Felix soon crawls into Sylvain’s lap like an animal to its master, and there are one thousand things he wants to say. One thousand and one things he should say.

“Are you certain?” Sylvain asks before Felix can even think of stringing a sentence together. 

“More than I have ever been,” Felix answers, then swallows, and it’s loud in his ears. A part of him waits for Sylvain to push him off, toss him to the ground. Instead, he recaptures his lips and pulls him flush against him by his thighs. 

Sylvain gathers Felix’s trousers in his hands and tugs them below his waist. Felix gasps quietly against his mouth as he guides him to reposition himself, one leg on either side of Sylvain’s thighs, and the pressure between Felix’s legs is more than pleasurable. He kisses down Felix’s neck. His clavicle. His sternum. Further. Lower. 

The fireplace burns hot against Sylvain’s back, while Felix wraps a leg around his waist and reflexively clenches around him, scalding and wet and dripping with oil. 

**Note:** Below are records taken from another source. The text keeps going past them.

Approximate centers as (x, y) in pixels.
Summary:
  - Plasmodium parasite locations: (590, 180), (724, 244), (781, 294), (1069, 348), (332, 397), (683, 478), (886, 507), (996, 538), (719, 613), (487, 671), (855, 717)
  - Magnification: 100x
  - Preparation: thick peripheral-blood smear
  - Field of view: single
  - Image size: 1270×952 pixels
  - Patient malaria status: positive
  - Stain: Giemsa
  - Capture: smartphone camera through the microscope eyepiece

“Look at yourself,” Sylvain murmurs into the crevice of Felix’s neck, where his skin is hot and his blood beckons Sylvain closer every time his heart pulses. He plants one kiss, two, three, sucks for a moment then soothes the blossoming bruise with the flat of his tongue, “how you come apart.”

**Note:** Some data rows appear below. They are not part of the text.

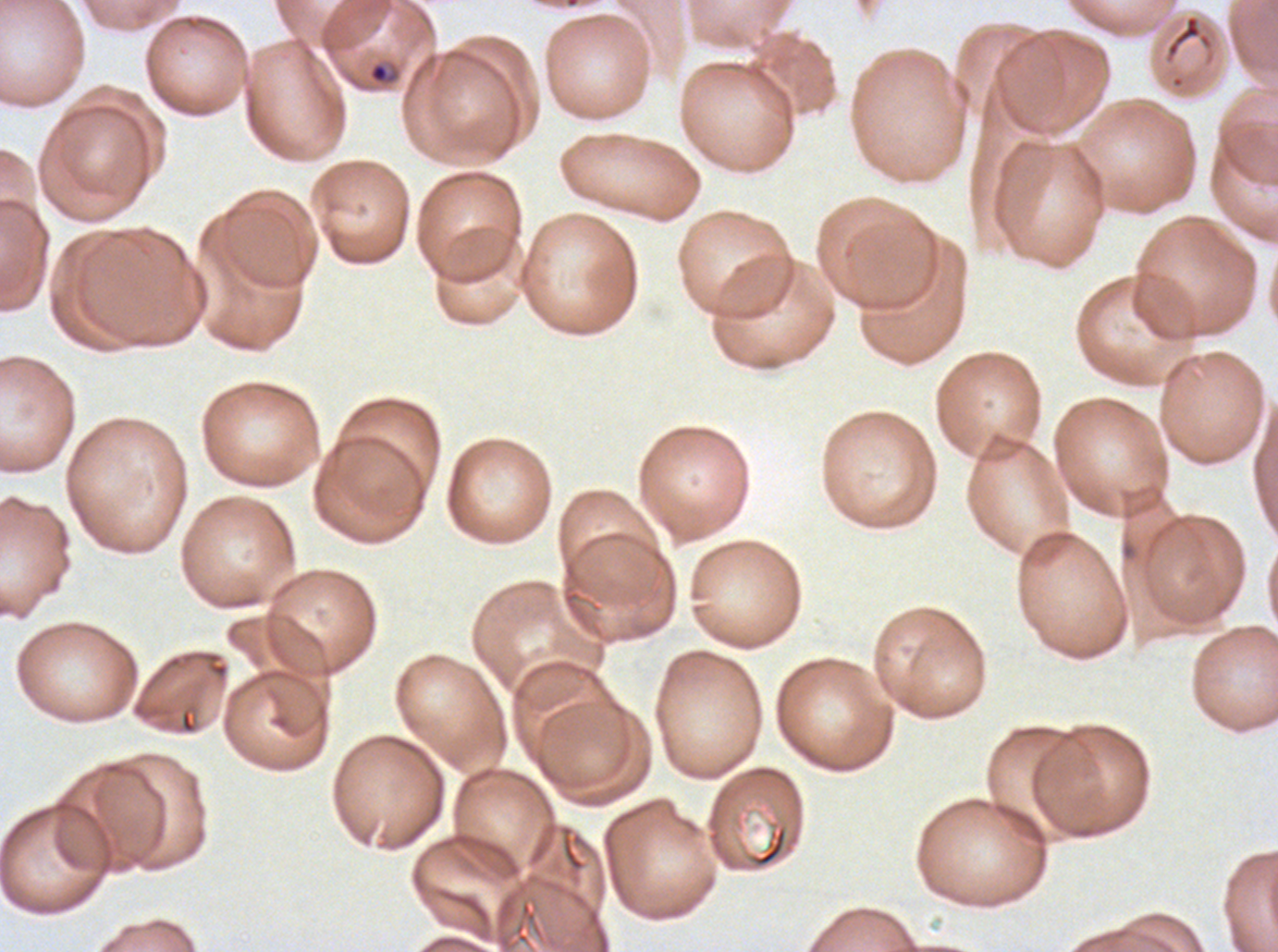

Approximate bounding boxes as [x1, y1, x2, y2] in pixels.
Summary:
  - Ring locations: [367, 61, 399, 85]
  - Debris locations: [1163, 13, 1214, 64], [748, 824, 789, 869]
  - Image size: 1278×952 pixels
  - Specimen: Plasmodium falciparum from a patient in The Gambia, cultured ex vivo for 24 to 48 hours
  - Stain: Giemsa
  - Preparation: thin blood smear
  - Field of view: one sub-image of a larger composite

“No,” Felix’s voice sounds strained, and Sylvain begins to shift backwards at the response until Felix tugs him closer with more force than earlier, “tell me.” 

The response pulls a ghost of a laugh from Sylvain’s throat, raspy and momentary, and his fingers tighten around Felix’s waist. Felix’s thighs cant upwards slowly, deliberately, his face remains unreadable but he exhales heavily, overwhelmed. Felix’s lips are swollen and as red as the flowers in the gardens, and he feels so *so* full, consumed by Sylvain in his entirety.

“Tell you what?” Sylvain teases quietly, “How you open up so easily for me? How you feel like you were _fucking_ made for me?” 

Felix loses his resolve; his head falls backward and lands on the down pillows that prop him up, and Sylvain’s shallow push-and-pulls draw a groan out from his throat. Sylvain’s tongue, feeling oddly forked and white-hot, licks at the sensitive spot of Felix’s neck, just below his jugular. 

“Fuck,” Felix groans eloquently, moving in time with Sylvain, to meet him in the middle.

“So good,” Sylvain says in an exhale, quietly, against Felix’s skin, “you feel so fucking good.”

Felix comes with his face in the crook of his arm and his eyes shut tight, a string of expletives tumbling out from his lips. He’s panting, flushed pink and red, and Sylvain finishes soon after, burning hot to the touch. 

He stays the night in Felix’s bed, and then the night after that. And then the night after that. 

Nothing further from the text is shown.